_GIVEN TASK_
Render every line of the items below as a JSON list of strings, one string per line, skipping blank lines and leaving out the pictures.

_INFORMATION GIVEN_
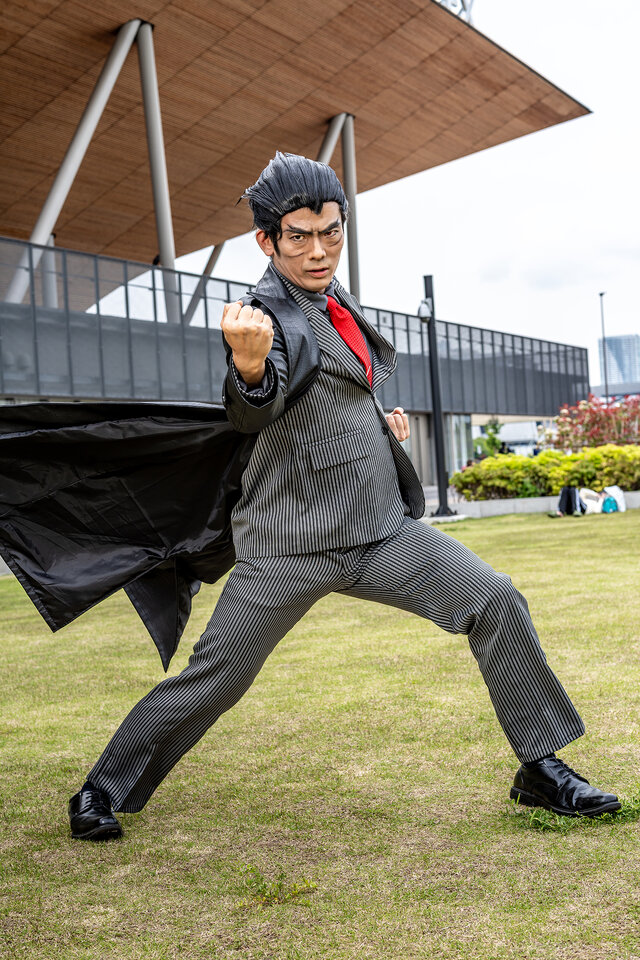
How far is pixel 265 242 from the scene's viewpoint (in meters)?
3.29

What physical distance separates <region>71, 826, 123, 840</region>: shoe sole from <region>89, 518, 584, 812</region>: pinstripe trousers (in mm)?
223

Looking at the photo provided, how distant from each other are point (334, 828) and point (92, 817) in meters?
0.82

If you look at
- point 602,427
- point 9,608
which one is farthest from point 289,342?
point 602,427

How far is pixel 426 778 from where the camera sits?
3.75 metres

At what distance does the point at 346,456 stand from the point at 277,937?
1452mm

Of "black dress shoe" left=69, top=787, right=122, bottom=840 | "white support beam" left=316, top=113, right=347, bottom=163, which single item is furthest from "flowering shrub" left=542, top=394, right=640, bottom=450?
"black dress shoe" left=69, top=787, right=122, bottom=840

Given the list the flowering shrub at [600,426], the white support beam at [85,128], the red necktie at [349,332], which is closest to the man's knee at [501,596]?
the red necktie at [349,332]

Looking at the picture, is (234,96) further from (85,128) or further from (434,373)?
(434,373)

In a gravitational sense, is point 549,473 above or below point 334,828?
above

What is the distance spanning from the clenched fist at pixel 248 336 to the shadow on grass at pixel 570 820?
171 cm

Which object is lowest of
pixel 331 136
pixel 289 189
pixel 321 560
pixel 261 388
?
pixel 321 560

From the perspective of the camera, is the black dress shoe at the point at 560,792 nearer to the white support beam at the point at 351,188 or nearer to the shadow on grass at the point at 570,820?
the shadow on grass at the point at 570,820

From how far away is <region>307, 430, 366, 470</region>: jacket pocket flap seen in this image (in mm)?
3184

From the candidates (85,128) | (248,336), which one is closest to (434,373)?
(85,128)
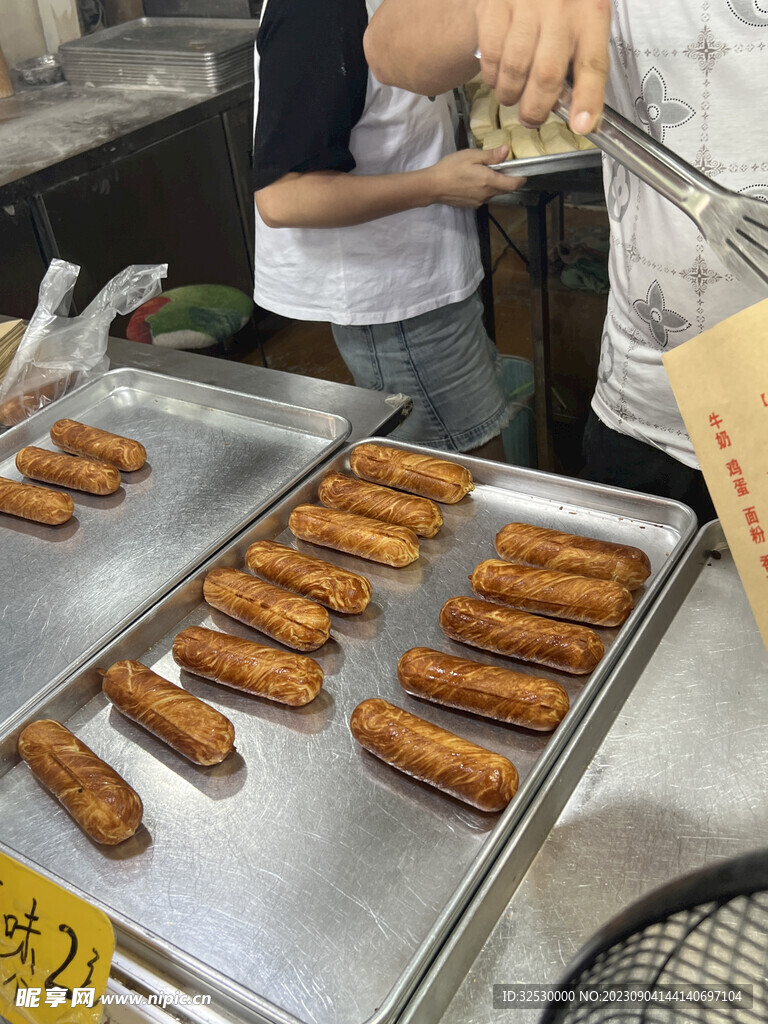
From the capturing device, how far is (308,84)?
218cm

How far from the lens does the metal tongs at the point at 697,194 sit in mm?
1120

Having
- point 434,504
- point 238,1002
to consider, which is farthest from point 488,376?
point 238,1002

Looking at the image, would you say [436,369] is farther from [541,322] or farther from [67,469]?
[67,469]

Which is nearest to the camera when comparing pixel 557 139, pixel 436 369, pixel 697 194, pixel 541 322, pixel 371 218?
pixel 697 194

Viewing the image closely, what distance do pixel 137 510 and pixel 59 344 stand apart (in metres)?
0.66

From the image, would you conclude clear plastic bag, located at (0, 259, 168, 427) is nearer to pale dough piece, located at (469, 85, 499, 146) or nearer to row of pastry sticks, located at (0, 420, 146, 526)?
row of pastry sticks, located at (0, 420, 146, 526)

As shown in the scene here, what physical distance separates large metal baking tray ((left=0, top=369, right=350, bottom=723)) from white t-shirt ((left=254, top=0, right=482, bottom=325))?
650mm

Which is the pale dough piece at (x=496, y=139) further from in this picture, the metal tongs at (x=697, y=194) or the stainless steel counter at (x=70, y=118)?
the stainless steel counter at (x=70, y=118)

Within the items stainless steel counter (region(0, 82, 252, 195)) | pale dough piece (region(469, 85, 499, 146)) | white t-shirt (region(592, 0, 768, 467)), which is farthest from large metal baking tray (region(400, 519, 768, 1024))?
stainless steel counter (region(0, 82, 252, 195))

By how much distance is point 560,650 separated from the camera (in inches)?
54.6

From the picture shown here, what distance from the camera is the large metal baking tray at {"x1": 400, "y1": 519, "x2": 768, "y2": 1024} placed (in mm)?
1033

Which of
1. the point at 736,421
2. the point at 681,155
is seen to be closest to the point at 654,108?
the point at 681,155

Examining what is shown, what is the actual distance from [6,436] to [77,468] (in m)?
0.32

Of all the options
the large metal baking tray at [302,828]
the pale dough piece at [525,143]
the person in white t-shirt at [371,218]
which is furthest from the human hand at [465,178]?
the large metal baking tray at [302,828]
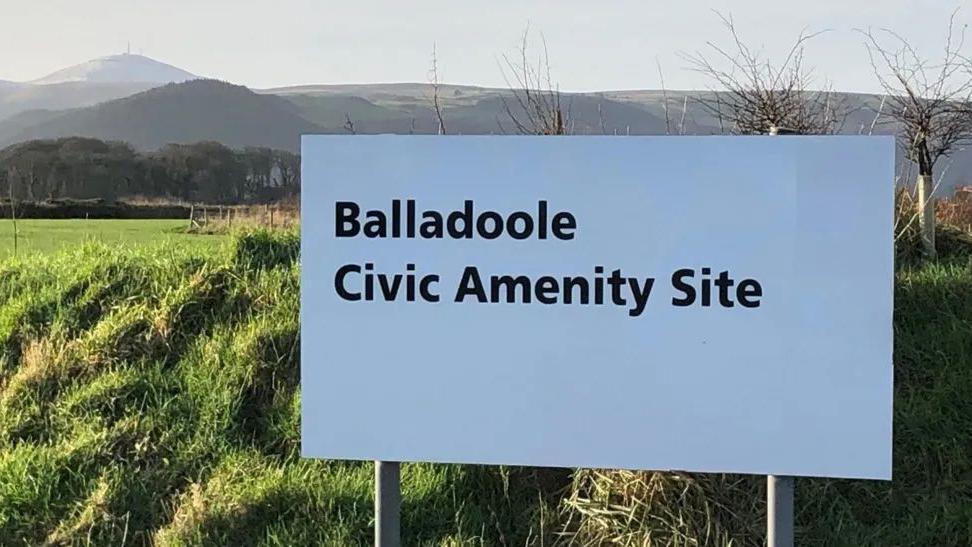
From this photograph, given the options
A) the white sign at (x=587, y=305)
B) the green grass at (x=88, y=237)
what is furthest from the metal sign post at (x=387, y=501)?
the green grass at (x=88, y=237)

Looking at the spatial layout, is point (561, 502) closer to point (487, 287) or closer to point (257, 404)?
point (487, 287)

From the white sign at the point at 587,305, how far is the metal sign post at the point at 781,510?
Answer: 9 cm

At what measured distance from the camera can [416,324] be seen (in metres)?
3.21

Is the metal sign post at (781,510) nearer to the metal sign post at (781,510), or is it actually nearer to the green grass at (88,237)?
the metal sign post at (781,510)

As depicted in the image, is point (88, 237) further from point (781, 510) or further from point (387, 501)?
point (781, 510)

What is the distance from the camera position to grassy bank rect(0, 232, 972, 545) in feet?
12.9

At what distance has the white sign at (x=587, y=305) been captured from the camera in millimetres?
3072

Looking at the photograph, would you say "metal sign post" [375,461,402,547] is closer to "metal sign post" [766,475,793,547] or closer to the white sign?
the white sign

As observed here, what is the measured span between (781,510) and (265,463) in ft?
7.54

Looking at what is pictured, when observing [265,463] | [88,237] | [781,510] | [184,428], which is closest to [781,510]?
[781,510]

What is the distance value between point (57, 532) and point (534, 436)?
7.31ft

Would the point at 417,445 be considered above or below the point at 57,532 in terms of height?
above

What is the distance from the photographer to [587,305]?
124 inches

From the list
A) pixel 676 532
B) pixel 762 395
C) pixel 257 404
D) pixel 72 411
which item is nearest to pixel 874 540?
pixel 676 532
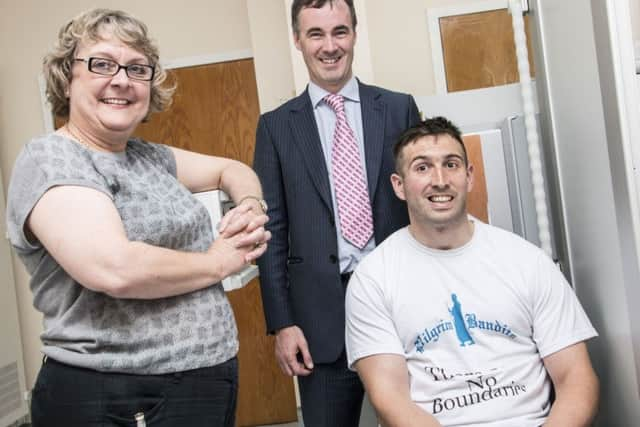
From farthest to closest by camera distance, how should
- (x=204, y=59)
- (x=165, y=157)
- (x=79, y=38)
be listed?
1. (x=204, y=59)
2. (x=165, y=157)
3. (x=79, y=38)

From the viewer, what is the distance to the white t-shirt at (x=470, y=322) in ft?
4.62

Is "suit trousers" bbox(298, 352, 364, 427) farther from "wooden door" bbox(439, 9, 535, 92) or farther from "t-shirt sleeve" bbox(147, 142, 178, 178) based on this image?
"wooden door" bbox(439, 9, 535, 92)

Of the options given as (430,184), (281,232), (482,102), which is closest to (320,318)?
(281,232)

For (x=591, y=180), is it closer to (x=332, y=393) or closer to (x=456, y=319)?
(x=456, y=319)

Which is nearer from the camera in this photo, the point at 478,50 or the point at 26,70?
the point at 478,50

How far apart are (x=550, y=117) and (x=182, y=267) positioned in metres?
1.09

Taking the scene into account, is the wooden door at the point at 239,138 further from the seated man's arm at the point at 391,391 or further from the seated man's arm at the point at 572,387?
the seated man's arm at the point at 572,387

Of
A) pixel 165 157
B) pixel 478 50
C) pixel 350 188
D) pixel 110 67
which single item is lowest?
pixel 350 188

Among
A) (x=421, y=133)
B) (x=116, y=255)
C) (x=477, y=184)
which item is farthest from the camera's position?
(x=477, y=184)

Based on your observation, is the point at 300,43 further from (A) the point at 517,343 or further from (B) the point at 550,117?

_ANSWER TO THE TASK_
[
  "How far is pixel 265 242 from the scene's viewpoint (in meters)?",
  "3.29",
  "What physical distance separates <region>71, 826, 123, 840</region>: shoe sole from <region>89, 518, 584, 812</region>: pinstripe trousers (in mm)?",
  "223",
  "Looking at the photo provided, how distant from each other are point (334, 828) and point (92, 817) in meters?",
  "0.82",
  "If you look at",
  "- point 602,427",
  "- point 9,608",
  "which one is farthest from point 289,342?",
  "point 602,427",
  "How far is pixel 426 778 from where the camera sits?",
  "3.75 metres",
  "At what distance does the point at 346,456 stand from the point at 277,937?",
  "1452mm",
  "Of \"black dress shoe\" left=69, top=787, right=122, bottom=840 | \"white support beam\" left=316, top=113, right=347, bottom=163, which single item is furthest from \"flowering shrub\" left=542, top=394, right=640, bottom=450?",
  "\"black dress shoe\" left=69, top=787, right=122, bottom=840",
  "Given the list the flowering shrub at [600,426], the white support beam at [85,128], the red necktie at [349,332], which is closest to the man's knee at [501,596]?",
  "the red necktie at [349,332]",
  "Looking at the picture, is (234,96) further from (85,128) or further from (434,373)?",
  "(434,373)",
  "In a gravitational sense, is point 549,473 above or below point 334,828?",
  "above",
  "What is the distance spanning from the clenched fist at pixel 248 336 to the shadow on grass at pixel 570 820?",
  "171 cm",
  "Which object is lowest of",
  "pixel 331 136",
  "pixel 289 189",
  "pixel 321 560",
  "pixel 261 388",
  "?",
  "pixel 321 560",
  "From the perspective of the camera, is the black dress shoe at the point at 560,792 nearer to the white support beam at the point at 351,188 or nearer to the shadow on grass at the point at 570,820?",
  "the shadow on grass at the point at 570,820",
  "From how far away is <region>307, 430, 366, 470</region>: jacket pocket flap seen in this image (in mm)?",
  "3184",
  "From the candidates (85,128) | (248,336), which one is closest to (434,373)?",
  "(85,128)",
  "From the capturing device, how far is (308,84)?",
  "218cm",
  "How far from the lens does the metal tongs at the point at 697,194 sit in mm?",
  "1120",
  "Having",
  "- point 434,504",
  "- point 238,1002",
  "to consider, which is farthest from point 488,376?",
  "point 238,1002",
  "Looking at the image, would you say [436,369] is farther from [541,322] or farther from [67,469]?",
  "[67,469]",
  "Which is nearest to the camera when comparing pixel 557 139, pixel 436 369, pixel 697 194, pixel 541 322, pixel 371 218?",
  "pixel 697 194",
  "Viewing the image closely, what distance do pixel 137 510 and pixel 59 344 stand apart (in metres)?",
  "0.66",
  "From the image, would you conclude clear plastic bag, located at (0, 259, 168, 427) is nearer to pale dough piece, located at (469, 85, 499, 146) or nearer to row of pastry sticks, located at (0, 420, 146, 526)?",
  "row of pastry sticks, located at (0, 420, 146, 526)",
  "As shown in the scene here, what physical distance separates large metal baking tray ((left=0, top=369, right=350, bottom=723)) from white t-shirt ((left=254, top=0, right=482, bottom=325))?",
  "650mm",
  "Which is the pale dough piece at (x=496, y=139) further from in this picture, the metal tongs at (x=697, y=194) or the stainless steel counter at (x=70, y=118)?",
  "the stainless steel counter at (x=70, y=118)",
  "Within the items stainless steel counter (region(0, 82, 252, 195)) | pale dough piece (region(469, 85, 499, 146)) | white t-shirt (region(592, 0, 768, 467)), which is farthest from large metal baking tray (region(400, 519, 768, 1024))?",
  "stainless steel counter (region(0, 82, 252, 195))",
  "By how much distance is point 560,650 separated from the camera (in inches)?",
  "54.6",
  "From the picture shown here, what distance from the camera is the large metal baking tray at {\"x1\": 400, \"y1\": 519, \"x2\": 768, \"y2\": 1024} placed (in mm)?",
  "1033",
  "Which of",
  "1. the point at 736,421",
  "2. the point at 681,155",
  "is seen to be closest to the point at 654,108?",
  "the point at 681,155",
  "Examining what is shown, what is the actual distance from [6,436] to [77,468] (in m)?",
  "0.32",
  "Of all the options",
  "the large metal baking tray at [302,828]",
  "the pale dough piece at [525,143]",
  "the person in white t-shirt at [371,218]",
  "which is furthest from the human hand at [465,178]?",
  "the large metal baking tray at [302,828]",
  "From this photograph, given the options",
  "A) the white sign at (x=587, y=305)",
  "B) the green grass at (x=88, y=237)",
  "what is furthest from the metal sign post at (x=387, y=501)?",
  "the green grass at (x=88, y=237)",
  "Looking at the spatial layout, is point (561, 502) closer to point (487, 287) or closer to point (257, 404)?",
  "point (487, 287)",
  "From the white sign at the point at 587,305, how far is the metal sign post at the point at 781,510?",
  "Answer: 9 cm",
  "At what measured distance from the camera can [416,324] be seen (in metres)?",
  "3.21",
  "Is the metal sign post at (781,510) nearer to the metal sign post at (781,510), or is it actually nearer to the green grass at (88,237)?",
  "the metal sign post at (781,510)",
  "As depicted in the image, is point (88, 237) further from point (781, 510) or further from point (387, 501)?",
  "point (781, 510)",
  "What is the distance from the camera position to grassy bank rect(0, 232, 972, 545) in feet?",
  "12.9",
  "At what distance has the white sign at (x=587, y=305) been captured from the camera in millimetres?",
  "3072",
  "Looking at the photograph, would you say \"metal sign post\" [375,461,402,547] is closer to \"metal sign post\" [766,475,793,547] or closer to the white sign?",
  "the white sign",
  "As observed here, what is the measured span between (781,510) and (265,463) in ft?",
  "7.54",
  "Looking at what is pictured, when observing [265,463] | [88,237] | [781,510] | [184,428], which is closest to [781,510]?",
  "[781,510]",
  "What is the distance value between point (57, 532) and point (534, 436)?",
  "7.31ft",
  "Would the point at 417,445 be considered above or below the point at 57,532 in terms of height?",
  "above",
  "What is the distance from the photographer to [587,305]?",
  "124 inches",
  "From the list",
  "A) pixel 676 532",
  "B) pixel 762 395",
  "C) pixel 257 404",
  "D) pixel 72 411",
  "which item is nearest to pixel 874 540?",
  "pixel 676 532",
  "From farthest to closest by camera distance, how should",
  "- (x=204, y=59)",
  "- (x=165, y=157)",
  "- (x=79, y=38)",
  "be listed?",
  "1. (x=204, y=59)",
  "2. (x=165, y=157)",
  "3. (x=79, y=38)",
  "From the viewer, what is the distance to the white t-shirt at (x=470, y=322) in ft?",
  "4.62",
  "Is \"suit trousers\" bbox(298, 352, 364, 427) farther from \"wooden door\" bbox(439, 9, 535, 92) or farther from \"t-shirt sleeve\" bbox(147, 142, 178, 178) based on this image?",
  "\"wooden door\" bbox(439, 9, 535, 92)",
  "Of the options given as (430,184), (281,232), (482,102), which is closest to (320,318)?",
  "(281,232)",
  "For (x=591, y=180), is it closer to (x=332, y=393) or closer to (x=456, y=319)?",
  "(x=456, y=319)",
  "Which is nearer from the camera in this photo, the point at 478,50 or the point at 26,70?",
  "the point at 478,50",
  "How far apart are (x=550, y=117) and (x=182, y=267) positioned in metres?",
  "1.09",
  "Taking the scene into account, is the wooden door at the point at 239,138 further from the seated man's arm at the point at 391,391 or further from the seated man's arm at the point at 572,387?",
  "the seated man's arm at the point at 572,387",
  "Of",
  "A) pixel 165 157",
  "B) pixel 478 50",
  "C) pixel 350 188",
  "D) pixel 110 67",
  "which single item is lowest?",
  "pixel 350 188",
  "Among",
  "A) (x=421, y=133)",
  "B) (x=116, y=255)",
  "C) (x=477, y=184)",
  "which item is farthest from the camera's position?",
  "(x=477, y=184)",
  "Based on your observation, is the point at 300,43 further from (A) the point at 517,343 or further from (B) the point at 550,117?"
]